Mean Median Mode using SQL and DAX

,

Introduction

In this article, I'm going to introduce the basics of the Statistical Functions - Mean, Median and Mode and how can these be calculated using SQL and DAX. The mean, median and mode are the three most widely used kinds of "averages" in statistics. I think these are very common and you're likely to encounter one or all of these in any statistical inference while working or performing some kind of data analysis.

Let's get started and understand the concepts within.

In this tutorial, I will consider the following series and calculate all the averages based on this only.

Series = 2, 8, 4 ,6, 2, 2

Mean

The mean is also known as the average of all the numbers in a given series. It is calculated by adding up all the data points in the series and then dividing those by the total number of data points.

The mathematical formula for mean is denoted as follows:

Fig 1 - Mean formula

For example, let us calculate the mean of Series. When we add these values we obtain (2 + 8 + 4 + 6 + 2 + 2) = 24. Since the number of data points is 6 in this case, the mean is calculated as 24/ 6 = 4.

Thus, the mean of the Series is 4.

Median

Median is calculated by ordering all the data points from the series in ascending order and then picking out the middle data point from it. If there are two middle data points, then the median will be calculated as the mean of those two numbers.

The mathematical formula for calculating the median is as follows:

Fig 2 - Median Formula

For example, let us consider the earlier series. In order to calculate the median, the first step would be to arrange the series in ascending order and that will be 2, 2, 2, 4, 6, 8. Now, that the value of n, in this case, is 6 (even number). Notice that there are now, two numbers in the center - 2 and 4. In such a case, the median will be calculated as (2 + 4) / 2 = 3.

Let us consider another example, by removing one number from the Series, so that it becomes - 2, 2, 4, 6, 8. Now, according to the above formula, since n = 5 (odd number), the data point in the position (n + 1) / 2 = 3 is 4, which is calculated as the median.

 

Mode

The mode is calculated as the data point which occurs most frequently in a given series. In other words, it is the most common number in a dataset.
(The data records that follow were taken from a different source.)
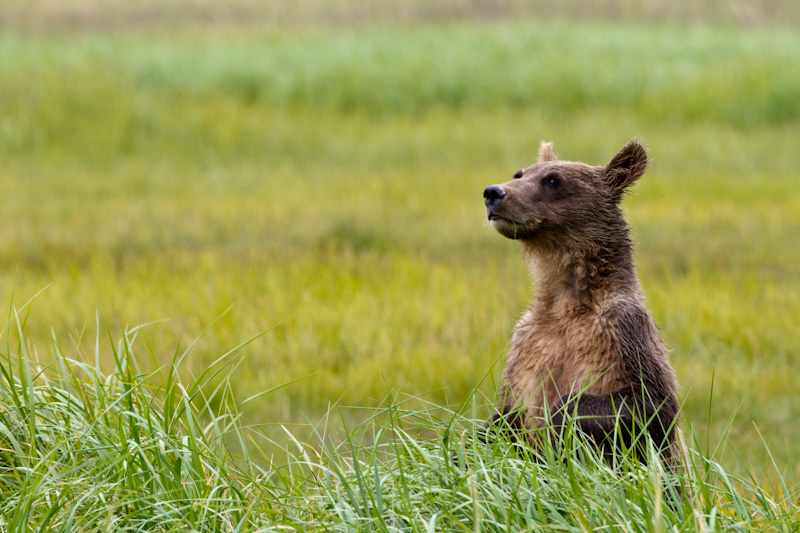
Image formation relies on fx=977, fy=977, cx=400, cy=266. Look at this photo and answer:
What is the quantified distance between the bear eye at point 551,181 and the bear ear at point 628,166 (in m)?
0.19

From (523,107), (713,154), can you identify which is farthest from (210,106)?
(713,154)

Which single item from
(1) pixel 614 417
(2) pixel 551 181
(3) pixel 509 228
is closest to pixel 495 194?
(3) pixel 509 228

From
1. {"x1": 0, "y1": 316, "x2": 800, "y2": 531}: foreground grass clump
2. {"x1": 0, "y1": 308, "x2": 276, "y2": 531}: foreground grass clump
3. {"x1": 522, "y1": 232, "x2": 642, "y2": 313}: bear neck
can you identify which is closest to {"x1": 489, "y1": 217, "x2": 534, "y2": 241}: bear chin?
{"x1": 522, "y1": 232, "x2": 642, "y2": 313}: bear neck

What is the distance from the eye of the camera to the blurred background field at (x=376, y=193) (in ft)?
18.9

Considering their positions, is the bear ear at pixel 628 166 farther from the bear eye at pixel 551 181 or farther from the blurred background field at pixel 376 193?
the blurred background field at pixel 376 193

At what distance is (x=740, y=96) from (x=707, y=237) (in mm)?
7364

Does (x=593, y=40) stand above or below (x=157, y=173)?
above

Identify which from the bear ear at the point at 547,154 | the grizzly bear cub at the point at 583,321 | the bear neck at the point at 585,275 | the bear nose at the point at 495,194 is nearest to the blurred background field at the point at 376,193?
the grizzly bear cub at the point at 583,321

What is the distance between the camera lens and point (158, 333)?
6.10 m

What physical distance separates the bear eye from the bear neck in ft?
0.70

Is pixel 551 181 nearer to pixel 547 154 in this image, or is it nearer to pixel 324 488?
pixel 547 154

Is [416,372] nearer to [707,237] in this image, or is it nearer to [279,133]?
[707,237]

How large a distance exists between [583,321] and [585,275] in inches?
8.1

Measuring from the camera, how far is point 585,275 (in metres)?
3.26
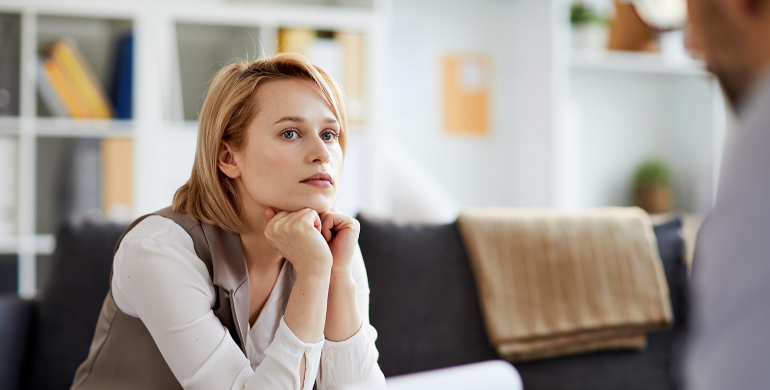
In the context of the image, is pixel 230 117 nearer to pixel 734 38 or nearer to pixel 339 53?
pixel 734 38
Mathematically, there is no formula mode, as it just takes into account the most frequently occurring items from the list.

 

Fig 3 - Mode Graph

Let us consider the same series again - 2, 8, 4, 6, 2, 2.

In this series, the number 2 appears thrice while all the other numbers appear only once. Thus, the frequency of 2 is 3, while that of others is 1. Since 2 is the highest frequency in the series, the mode for this series is also 2.

 

Calculations in SQL

In the following sections, I'll be using the same series as used in the example above to calculate all the three functions mentioned and demonstrate the scripts in SQL.

Let us first prepare our dataset on which we will be performing all the calculations.

CREATE TABLE #TempStats(
    [Number]    INT
)
GO
INSERT INTO #TempStats ([Number])
VALUES (2),(8),(4),(6),(2),(2)
GO

Mean

It is the simplest of all the calculations. We just need to calculate the average of all the values in the series, which can be computed as follows.

--Mean
SELECT AVG([Number]) AS [Mean] FROM #TempStats

Results
Mean
-----------
4
(1 row affected)

Median

In order to calculate the median, we need to sort the series in ascending order and then divide it into two equal halves. I'll show in a step-by-step process how it can be done using SQL.

Let us first sort the series and fetch the results.

SELECT 
    [Number]
FROM #TempStats
ORDER BY [Number]
GO

Results
Number
-----------
2
2
2
4
6
8
(6 rows affected)
Fig 4 - Sorted Series

As you can see in the image above, the series has been sorted and we have identified the first and the second halves as well.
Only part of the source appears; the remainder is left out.